[Update] Amazon: Double-Minded About Security?

Security / Tech
Image Courtesy HuffPo

Apple’s security battle with the FBI has been aided by the competition. That includes Facebook, Microsoft, and Google, who had at one point suggested Apple should help the government in this one case.  Now you can add Amazon, among others, to the list.  The last two — Google and Amazon — are where that gets more interesting.

Google had originally intended to include encryption and have it turned on by default in Lollipop.  There was apparently enough pressure from device makers to squash that idea.  Encryption was included, but it was left up to the device owner whether to use it or not. Users with older hardware that upgraded to Lollipop, but might see a performance hit from enabling encryption, were left with the choice.  But the option was still there.  That certainly doesn’t appear to be double-mindedness on Google’s part.  But there is a big example of what appears to be some pretty good twisting in the wind.  And it came from Amazon.  International Business Times has this to say:

Amazon joined other major technology companies in filing an amicus brief supporting Apple on Thursday, asking a federal judge to overturn a court order requiring Apple to create software tools to unlock Farook’s phone.

Amazon spokeswoman Robin Handaly said in an email that the company had removed the encryption feature for Fire tablets in the fall when it launched Fire OS 5, a new version of its tablet operating system.

“It was a feature few customers were actually using,” she said, adding that Fire tablets’ communication with the company’s cloud meets its “high standards for privacy and security including appropriate use of encryption.”

Think about that one for a moment.  Amazon, while supporting Apple in their fight to protect customer security and privacy via encryption, removes that protection from its own branded devices.  It’s been suggested by one tech expert that it might be a component cost cutting decision for a line of tablets where selling price can be as low as $50.  That might make sense for new devices, but that doesn’t explain sending out a software update that removes encryption from devices that already have it. Another quote, via IBT:

“Removing device encryption due to lack of customer use is an incredibly poor excuse for weakening the security of those customers that did use the feature,” said Jeremy Gillula, staff technologist with the Electronic Frontier Foundation.

“Given that the information stored on a tablet can be just as sensitive as that stored on a phone or on a computer, Amazon should instead be pushing to make device encryption the default – not removing it,” Gillula said.
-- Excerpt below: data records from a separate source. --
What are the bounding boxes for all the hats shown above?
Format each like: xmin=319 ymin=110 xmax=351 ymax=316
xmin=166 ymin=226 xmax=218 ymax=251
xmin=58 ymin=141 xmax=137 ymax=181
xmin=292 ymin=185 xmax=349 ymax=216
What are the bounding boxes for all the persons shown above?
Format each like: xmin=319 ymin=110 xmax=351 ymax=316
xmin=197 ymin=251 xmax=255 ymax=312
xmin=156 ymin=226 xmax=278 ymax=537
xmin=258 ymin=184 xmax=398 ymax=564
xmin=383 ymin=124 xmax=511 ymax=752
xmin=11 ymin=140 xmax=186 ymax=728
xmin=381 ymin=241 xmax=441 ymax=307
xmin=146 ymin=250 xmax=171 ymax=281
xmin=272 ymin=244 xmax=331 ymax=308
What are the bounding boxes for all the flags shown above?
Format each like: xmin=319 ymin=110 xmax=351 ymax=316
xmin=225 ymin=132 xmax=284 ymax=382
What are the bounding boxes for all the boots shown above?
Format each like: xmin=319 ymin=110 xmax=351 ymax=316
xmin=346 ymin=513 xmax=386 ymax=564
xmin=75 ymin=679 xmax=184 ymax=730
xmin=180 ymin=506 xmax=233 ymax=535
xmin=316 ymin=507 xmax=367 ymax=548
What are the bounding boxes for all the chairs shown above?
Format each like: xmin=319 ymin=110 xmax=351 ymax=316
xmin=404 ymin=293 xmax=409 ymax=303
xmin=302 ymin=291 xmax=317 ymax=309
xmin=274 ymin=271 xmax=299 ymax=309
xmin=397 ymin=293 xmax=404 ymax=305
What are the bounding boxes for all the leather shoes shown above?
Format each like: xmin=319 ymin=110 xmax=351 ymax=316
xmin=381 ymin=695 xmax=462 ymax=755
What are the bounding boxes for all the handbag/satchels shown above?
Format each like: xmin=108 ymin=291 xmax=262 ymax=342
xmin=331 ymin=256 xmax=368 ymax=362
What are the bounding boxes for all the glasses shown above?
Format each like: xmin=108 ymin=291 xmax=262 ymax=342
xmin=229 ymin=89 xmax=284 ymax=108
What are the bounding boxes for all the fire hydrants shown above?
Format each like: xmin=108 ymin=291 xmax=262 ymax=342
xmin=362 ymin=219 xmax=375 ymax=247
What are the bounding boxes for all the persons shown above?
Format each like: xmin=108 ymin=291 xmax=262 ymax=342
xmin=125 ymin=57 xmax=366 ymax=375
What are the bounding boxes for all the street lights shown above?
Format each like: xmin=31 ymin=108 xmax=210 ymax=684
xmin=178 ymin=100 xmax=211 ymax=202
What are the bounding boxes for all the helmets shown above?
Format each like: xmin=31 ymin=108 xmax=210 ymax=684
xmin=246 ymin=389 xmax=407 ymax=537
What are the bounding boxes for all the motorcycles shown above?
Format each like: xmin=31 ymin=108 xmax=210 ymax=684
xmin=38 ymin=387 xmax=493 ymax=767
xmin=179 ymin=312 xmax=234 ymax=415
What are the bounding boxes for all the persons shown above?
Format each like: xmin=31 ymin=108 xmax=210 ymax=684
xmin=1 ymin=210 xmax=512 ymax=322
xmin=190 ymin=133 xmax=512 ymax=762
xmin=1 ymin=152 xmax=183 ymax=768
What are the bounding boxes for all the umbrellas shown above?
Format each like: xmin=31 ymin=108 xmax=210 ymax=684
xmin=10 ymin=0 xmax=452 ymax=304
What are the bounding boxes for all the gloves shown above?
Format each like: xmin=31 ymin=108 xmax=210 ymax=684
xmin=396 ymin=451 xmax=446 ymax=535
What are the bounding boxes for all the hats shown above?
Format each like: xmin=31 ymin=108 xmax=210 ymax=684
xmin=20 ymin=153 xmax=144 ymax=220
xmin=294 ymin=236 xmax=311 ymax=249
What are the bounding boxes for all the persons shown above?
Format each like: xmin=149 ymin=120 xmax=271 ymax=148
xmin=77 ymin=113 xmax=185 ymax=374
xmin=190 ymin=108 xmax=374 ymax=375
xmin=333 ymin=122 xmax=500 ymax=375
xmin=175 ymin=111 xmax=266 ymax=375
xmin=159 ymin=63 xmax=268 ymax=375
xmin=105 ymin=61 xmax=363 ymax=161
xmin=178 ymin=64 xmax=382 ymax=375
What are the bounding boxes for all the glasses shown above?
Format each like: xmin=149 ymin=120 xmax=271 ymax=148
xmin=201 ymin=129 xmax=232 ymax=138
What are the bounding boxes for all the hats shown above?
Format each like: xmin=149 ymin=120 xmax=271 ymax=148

The result is that writers, bloggers, and commenters on various web locations are saying this is sufficient reason to stop recommending or buying any of Amazon’s hardware.  That includes Kindle devices and the Echo line of devices.  So, here are some questions you might want to answer in the comments:

  1. Is encryption important to you?
  2. Would the removal of encryption on some devices a company sells keep you from buying other electronics from them, even when they never included it or needed it?
  3. Do the devices you own include encryption?
  4. Do you use encryption?

UPDATE: 24 hours from when it was first reported that Amazon was dumping encryption, there’s a change in the story.  First reports were firm with that information.  That might not have told the whole story, but I believe it does.  There was a large negative reaction against dropping encryption.  The reaction included at least one writer suggesting he wouldn’t do reviews or purchase any Amazon branded electronics, because of the removal of encryption from their tablets.  This morning, we find this quote from Amazon, “We will return the option for full disk encryption with a Fire OS update coming this spring.”  So, encryption is returning.  And it sounds like Amazon is suggesting they need a little time to change the code, probably including modifying surrounding code to avoid any possible conflicts.  But, no matter what the reason, encryption is coming back!